**Dataset extract**
========
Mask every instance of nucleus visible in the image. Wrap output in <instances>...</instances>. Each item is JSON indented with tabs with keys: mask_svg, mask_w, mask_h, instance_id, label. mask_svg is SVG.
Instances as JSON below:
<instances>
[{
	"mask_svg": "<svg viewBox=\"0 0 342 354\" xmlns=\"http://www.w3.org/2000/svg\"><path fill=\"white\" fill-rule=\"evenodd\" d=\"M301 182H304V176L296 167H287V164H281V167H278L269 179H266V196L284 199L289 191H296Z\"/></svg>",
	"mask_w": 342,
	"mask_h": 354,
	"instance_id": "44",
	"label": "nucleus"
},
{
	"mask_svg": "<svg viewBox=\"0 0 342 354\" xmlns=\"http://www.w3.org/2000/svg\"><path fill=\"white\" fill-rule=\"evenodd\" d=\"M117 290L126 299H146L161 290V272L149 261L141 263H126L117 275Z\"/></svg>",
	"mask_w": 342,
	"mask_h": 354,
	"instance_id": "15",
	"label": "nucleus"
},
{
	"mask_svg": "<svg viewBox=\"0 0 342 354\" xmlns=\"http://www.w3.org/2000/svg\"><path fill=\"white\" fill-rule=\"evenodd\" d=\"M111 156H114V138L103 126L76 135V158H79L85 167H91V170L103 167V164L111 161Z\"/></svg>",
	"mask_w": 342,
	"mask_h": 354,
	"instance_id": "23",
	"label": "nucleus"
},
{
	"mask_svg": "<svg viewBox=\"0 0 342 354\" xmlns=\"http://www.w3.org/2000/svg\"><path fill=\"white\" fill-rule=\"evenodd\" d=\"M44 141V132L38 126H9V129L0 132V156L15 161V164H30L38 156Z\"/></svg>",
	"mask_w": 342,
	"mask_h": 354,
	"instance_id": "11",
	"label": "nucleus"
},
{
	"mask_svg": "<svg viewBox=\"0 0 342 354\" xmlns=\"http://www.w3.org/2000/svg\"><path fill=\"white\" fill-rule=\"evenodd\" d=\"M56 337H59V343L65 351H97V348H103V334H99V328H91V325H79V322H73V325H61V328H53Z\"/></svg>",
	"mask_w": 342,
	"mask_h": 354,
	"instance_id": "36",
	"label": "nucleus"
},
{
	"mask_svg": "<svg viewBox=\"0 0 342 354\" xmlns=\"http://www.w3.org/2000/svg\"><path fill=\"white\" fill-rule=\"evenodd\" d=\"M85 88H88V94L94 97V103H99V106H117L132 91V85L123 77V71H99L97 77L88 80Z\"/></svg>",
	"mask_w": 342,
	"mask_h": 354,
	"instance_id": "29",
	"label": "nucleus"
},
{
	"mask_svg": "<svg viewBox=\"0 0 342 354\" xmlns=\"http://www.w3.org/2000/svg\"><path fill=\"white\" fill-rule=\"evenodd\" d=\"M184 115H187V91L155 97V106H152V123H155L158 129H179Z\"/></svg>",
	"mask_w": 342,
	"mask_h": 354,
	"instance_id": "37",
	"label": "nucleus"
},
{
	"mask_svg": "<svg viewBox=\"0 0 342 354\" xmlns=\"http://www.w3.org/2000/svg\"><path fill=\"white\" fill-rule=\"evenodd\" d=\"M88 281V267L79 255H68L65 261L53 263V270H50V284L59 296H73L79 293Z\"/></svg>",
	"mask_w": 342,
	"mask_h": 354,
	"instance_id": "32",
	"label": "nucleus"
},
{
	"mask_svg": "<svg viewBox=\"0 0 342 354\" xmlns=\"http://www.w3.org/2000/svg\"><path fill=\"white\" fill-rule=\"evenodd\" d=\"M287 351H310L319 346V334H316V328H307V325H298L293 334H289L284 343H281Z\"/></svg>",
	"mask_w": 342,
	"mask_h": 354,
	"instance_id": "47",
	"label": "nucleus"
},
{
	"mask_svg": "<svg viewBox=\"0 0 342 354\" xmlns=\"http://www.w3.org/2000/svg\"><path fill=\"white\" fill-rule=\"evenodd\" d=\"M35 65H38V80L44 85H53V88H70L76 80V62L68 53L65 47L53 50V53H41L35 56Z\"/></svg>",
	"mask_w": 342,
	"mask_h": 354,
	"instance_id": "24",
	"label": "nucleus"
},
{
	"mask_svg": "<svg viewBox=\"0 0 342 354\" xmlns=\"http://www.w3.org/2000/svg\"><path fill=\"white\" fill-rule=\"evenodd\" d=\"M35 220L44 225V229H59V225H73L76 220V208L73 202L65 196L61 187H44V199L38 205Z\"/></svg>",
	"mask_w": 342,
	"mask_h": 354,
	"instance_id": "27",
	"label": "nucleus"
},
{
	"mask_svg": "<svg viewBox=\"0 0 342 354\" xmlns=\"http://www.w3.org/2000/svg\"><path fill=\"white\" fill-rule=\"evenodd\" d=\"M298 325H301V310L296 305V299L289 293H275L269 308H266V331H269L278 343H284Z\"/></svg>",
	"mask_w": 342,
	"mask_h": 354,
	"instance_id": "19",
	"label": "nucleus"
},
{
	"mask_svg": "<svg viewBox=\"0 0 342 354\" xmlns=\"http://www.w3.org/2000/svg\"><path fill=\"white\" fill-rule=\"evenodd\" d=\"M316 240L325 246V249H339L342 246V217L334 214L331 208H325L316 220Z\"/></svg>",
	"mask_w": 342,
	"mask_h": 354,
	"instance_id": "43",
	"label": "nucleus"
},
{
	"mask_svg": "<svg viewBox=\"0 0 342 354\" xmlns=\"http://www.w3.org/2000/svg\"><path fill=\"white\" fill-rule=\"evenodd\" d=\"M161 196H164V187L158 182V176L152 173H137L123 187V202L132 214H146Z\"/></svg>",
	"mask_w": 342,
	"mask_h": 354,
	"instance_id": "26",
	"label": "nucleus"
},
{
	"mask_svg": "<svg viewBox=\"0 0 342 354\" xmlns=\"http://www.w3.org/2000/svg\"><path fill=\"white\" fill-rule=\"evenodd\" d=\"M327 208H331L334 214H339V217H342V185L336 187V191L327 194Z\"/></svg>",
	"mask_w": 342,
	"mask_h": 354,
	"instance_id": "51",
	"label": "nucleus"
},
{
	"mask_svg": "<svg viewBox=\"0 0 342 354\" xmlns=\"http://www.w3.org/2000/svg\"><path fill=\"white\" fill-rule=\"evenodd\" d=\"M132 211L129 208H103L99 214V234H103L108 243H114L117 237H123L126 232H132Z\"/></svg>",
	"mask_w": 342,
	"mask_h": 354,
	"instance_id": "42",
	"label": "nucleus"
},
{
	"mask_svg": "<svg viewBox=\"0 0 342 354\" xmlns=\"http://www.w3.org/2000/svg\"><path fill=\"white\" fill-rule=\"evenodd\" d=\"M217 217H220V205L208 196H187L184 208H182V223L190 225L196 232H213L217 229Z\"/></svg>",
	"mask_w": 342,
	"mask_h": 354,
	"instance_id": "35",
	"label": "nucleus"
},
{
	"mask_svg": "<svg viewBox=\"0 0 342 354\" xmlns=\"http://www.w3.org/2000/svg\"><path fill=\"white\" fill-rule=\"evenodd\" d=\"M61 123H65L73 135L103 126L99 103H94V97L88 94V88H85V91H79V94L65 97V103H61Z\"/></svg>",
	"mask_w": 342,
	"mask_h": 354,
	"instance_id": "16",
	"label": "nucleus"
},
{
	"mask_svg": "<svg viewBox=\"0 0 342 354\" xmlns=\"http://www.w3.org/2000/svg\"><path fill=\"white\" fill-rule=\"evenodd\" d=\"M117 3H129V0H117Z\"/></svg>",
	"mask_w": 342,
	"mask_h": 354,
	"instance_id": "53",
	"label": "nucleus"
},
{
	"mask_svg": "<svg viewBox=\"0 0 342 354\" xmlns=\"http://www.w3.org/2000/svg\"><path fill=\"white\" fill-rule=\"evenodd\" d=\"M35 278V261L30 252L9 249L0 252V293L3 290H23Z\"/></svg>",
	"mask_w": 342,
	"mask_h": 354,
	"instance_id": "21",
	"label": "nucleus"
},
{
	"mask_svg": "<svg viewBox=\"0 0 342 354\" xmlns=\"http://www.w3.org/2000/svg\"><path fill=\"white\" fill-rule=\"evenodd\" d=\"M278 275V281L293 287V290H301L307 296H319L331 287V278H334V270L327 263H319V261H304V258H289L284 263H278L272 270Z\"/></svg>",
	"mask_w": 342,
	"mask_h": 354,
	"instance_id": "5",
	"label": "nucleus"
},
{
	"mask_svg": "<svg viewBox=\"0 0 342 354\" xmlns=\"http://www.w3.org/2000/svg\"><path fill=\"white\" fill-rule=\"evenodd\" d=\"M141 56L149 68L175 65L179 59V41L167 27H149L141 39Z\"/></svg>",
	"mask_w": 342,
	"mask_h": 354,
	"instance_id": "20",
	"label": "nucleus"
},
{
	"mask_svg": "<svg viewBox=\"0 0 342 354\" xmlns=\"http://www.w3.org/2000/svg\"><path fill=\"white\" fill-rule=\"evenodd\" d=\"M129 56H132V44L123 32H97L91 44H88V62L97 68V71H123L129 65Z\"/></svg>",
========
**The exercise**
Reproduce the entries above word for word, from their very first line through the line holding "290L126 299H146L161 290V272L149". Include both of those lines.

**Answer to the problem**
Mask every instance of nucleus visible in the image. Wrap output in <instances>...</instances>. Each item is JSON indented with tabs with keys: mask_svg, mask_w, mask_h, instance_id, label. mask_svg is SVG.
Instances as JSON below:
<instances>
[{
	"mask_svg": "<svg viewBox=\"0 0 342 354\" xmlns=\"http://www.w3.org/2000/svg\"><path fill=\"white\" fill-rule=\"evenodd\" d=\"M301 182H304V176L296 167H287V164H281V167H278L269 179H266V196L284 199L289 191H296Z\"/></svg>",
	"mask_w": 342,
	"mask_h": 354,
	"instance_id": "44",
	"label": "nucleus"
},
{
	"mask_svg": "<svg viewBox=\"0 0 342 354\" xmlns=\"http://www.w3.org/2000/svg\"><path fill=\"white\" fill-rule=\"evenodd\" d=\"M117 290L126 299H146L161 290V272L149 261L141 263H126L117 275Z\"/></svg>",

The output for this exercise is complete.